Words From The Shell

Motoko Kusanagi - DYOS Wiki

The emergence of text generating Ai in the contemporary classroom presents numerous problems for the contemporary writing professor. Students using AI to plagiarize their work being the most pragmatic of these issues. How can I, a (lowly?) human possibly detect the work of robots and discern that work from that of my fellow man? While many look for reactive solutions, to try and make these judgment calls while grading, there may be preventative measures we should take first.

Asking why students use text generative AI to do their homework may seem like a foolish question, one may think that students obviously use AI because they’re lazy. It’s easy to see why one might think that unmotivated, dragging, disengaged students can plague our classrooms. I for one, end up spending more time thinking about my disengaged students than my engaged students. Engaged students do everything I ask, disengaged students do not, which requires me to ask more of them.

However, I think this type of thinking can lead to bias surrounding our explanations for student use of generative AI. Talking about, and using Ai with my students made me realize that while they may balk at the idea of writing a three page essay, ultimately, they prefer using AI simply because they don’t think they can write better than the Ai can. I propose that student use of Ai comes from a lack of confidence and not a lack of work ethic.
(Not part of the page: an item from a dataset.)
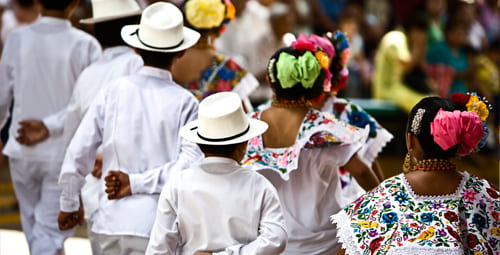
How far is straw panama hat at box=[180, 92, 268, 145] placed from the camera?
140 inches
So the question becomes, how do we get students to believe that they can outcompete AI, at least at some tasks? In The Paranoid Memorandum; A Generative AI Exercise for Professional Communication, Jason Crider offers an assignment that utilizes generative Ai to teach technical communications. During this assignment, Crider broke his students into four groups, tasked them with writing a memoranda and gave each group a card which read 

  • “Create your document using only ChatGPT. You may style the document after the fact using what formatting, letterhead, embedded links you see fit, but you must only use text that was directly generated by ChatGPT.
  • Draft your document using only ChatGPT. Once you find a structure or outline that you like, you may do line edits as you see fit.
  • Draft your document without ChatGPT. Once you have a completed draft, use ChatGPT to edit, revise, or alter your draft in some way.
  • Do not use ChatGPT at all.”

Ghost in the Shell - Biomimicry and Mecha design: Tachikoma, spider, etc.
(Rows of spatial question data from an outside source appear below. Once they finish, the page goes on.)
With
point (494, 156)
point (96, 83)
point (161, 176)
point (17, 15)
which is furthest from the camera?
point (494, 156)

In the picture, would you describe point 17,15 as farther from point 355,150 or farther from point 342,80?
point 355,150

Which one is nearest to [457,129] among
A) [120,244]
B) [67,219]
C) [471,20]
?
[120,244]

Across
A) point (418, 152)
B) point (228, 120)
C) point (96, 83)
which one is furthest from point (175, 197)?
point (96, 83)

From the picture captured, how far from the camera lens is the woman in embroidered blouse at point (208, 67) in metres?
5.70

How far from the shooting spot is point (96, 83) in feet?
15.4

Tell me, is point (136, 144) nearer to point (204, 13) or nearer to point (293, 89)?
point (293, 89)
What separates this assignment from other assignments that get students working with Ai is what Crider called “The Trick”. Crider tricked his students by giving all of them a card which read “Do not use ChatGPT at all”. After each group wrote their memorandum they had a class discussion about the tone of each memorandum and the extent to which his students thought that ChatGPT had been used in each memorandum. Crider writes:

“We ended up having a long and nuanced discussion about how ChatGPT and other AI assistants now “haunt” the space of writing and how as writers we might think more strategically about how to use these tools, read with these tools in mind, and write in a way that still feels authentic even within a formulaic genre like a memorandum.”

Instead of trying to get students to use text generators as a tool to bolster their writing, assignments like Crider’s force students to recognize the ways in which they can beat the machine. Certainly, assignments which teach students how to use ChatGPT have their place in the contemporary classroom, but assignments like Crider’s teach students when ChatGPT may help their writing. More importantly, these types of assignments teach students that they can write better than the machine.

I think that assignments like Crider’s provide a vital first step towards teaching students to write with text generation. In addition, they provide an important preventative measure in the war against plagiarism. At the very least, if students can develop the confidence that they can outcompete the machine, they might steer clear of ChatGPT just to receive a higher grade on their papers. Fundamentally a human endeavor, humans will always have a competitive advantage over machines, at least in some aspects of writing.

 

4 thoughts on “Words From The Shell

  1. Great work James, great work. “More importantly, these types of assignments teach students that they can write better than the machine.” Fantastic line.

  2. Great point: “student use of Ai comes from a lack of confidence and not a lack of work ethic.” Very illuminating and a much better position from which to think about AI and how it’s used.

  3. I agree 100% with your analysis here James, I had not previously considered how much student confidence in their own writing skills may adversely impact their tendencies to rely more and more upon AI. It seems as though attempts to detect AI-generated texts AFTER students have already plagiarized with them is not a long-term preventative measure, especially with the current state of software that may or may not be able to accurately detect AI usage

  4. great post! it honestly makes me sad to think that students don’t believe they can write better than the machine. I think that the more familiar we all become with AI writing tools, the more kids will see that it is not a ‘good writer’. And hopefully, this will lead them to try to be ‘good writers’, just with a highly useful tool.